Prophet time series forecasting framework entry practice notes

1. Overview of Prophet time series forecasting framework

Prophet is a time series forecasting framework open sourced by Facebook, designed to make time series analysis easier and faster. Prophet can handle time-series data with multiple seasonality and emergencies and still be able to make good forecasts with missing or anomalous data. Prophet adopts an additive model-based method to decompose time series data into three parts: trend, seasonality and holiday, and provide adjustable parameters for each part, so that users can make more flexible model construction and adjustment.

The main features of Prophet are as follows:

  • Simple and easy to use: Prophet's API is simple and easy to understand, which is easy for beginners to use.
  • Flexibility: Prophet provides a variety of parameters and options that allow users to fine-tune the model.
  • Ability to handle multiple seasonal and unexpected events: Prophet can adaptively handle multiple seasonal and unexpected events, such as holidays.
  • Interpretability: Prophet provides good visualization and interpretation tools to enable users to better understand the prediction results.
  • Robustness: Prophet can handle missing data and abnormal situations, and can produce reasonable prediction results.

Prophet has a wide range of applications, including sales forecasting, financial forecasting, power load forecasting, traffic forecasting, and more.
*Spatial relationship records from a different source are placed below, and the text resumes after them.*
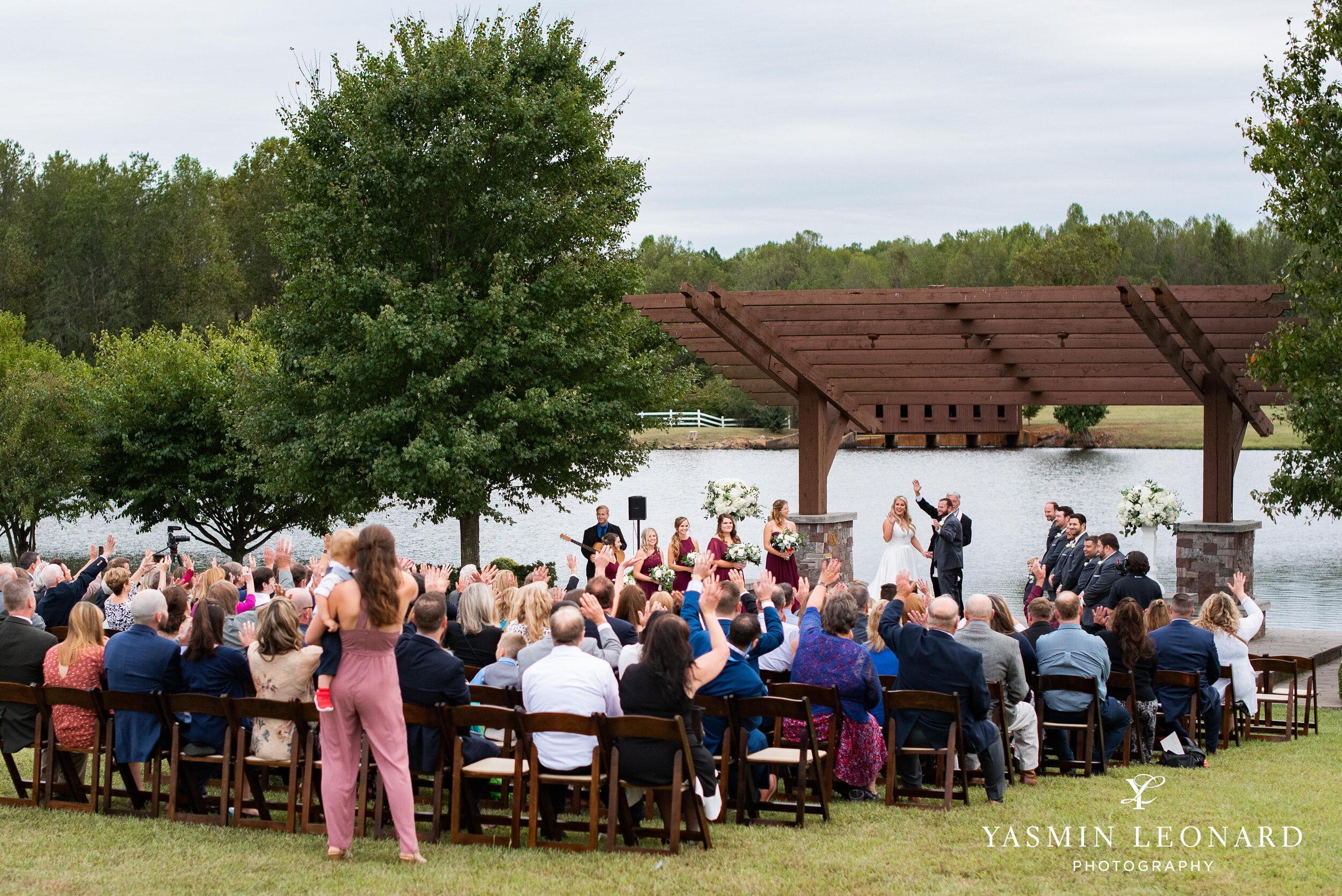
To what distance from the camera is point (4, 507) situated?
22781mm

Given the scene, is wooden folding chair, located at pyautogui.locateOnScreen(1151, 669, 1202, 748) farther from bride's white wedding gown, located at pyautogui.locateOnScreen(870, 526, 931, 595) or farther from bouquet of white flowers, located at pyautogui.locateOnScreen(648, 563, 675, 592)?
bride's white wedding gown, located at pyautogui.locateOnScreen(870, 526, 931, 595)

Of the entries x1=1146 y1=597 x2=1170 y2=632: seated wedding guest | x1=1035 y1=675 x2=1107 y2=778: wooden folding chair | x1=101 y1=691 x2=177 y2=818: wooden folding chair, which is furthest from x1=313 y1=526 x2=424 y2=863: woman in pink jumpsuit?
x1=1146 y1=597 x2=1170 y2=632: seated wedding guest

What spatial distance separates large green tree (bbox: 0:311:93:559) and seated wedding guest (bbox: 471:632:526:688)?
1801cm

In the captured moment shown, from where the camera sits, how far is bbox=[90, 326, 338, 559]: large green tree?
23.5 metres

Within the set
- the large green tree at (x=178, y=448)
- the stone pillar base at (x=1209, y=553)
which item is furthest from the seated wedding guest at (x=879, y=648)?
the large green tree at (x=178, y=448)

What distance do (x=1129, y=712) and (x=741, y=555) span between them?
235 inches

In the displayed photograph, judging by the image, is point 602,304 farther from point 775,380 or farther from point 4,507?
point 4,507

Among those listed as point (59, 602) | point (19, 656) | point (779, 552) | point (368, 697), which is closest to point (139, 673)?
point (19, 656)

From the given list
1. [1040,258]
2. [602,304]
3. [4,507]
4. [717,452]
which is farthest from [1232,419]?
[1040,258]

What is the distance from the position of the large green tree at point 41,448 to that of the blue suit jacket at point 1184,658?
772 inches

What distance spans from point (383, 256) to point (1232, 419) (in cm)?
1183

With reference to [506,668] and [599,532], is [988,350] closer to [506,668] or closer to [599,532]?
[599,532]

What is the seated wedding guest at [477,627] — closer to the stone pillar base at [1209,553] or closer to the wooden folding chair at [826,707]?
the wooden folding chair at [826,707]

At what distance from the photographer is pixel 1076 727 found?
7941 mm
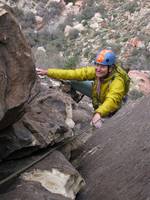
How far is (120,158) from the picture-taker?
6223 mm

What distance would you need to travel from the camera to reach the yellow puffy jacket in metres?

It has become one of the go-to frameworks for time series forecasting by many businesses and data scientists.

2. Prophet algorithm principle and papers

The prophet algorithm paper mainly proposes a modular additive model, which can freely combine modules and provide understandable hyperparameter configuration. Thanks to the low cost of visualization and optimization direction analysis of timing prediction problems, non-professional analysts have the ability to use prophet for machine learning and hyperparameter optimization by themselves.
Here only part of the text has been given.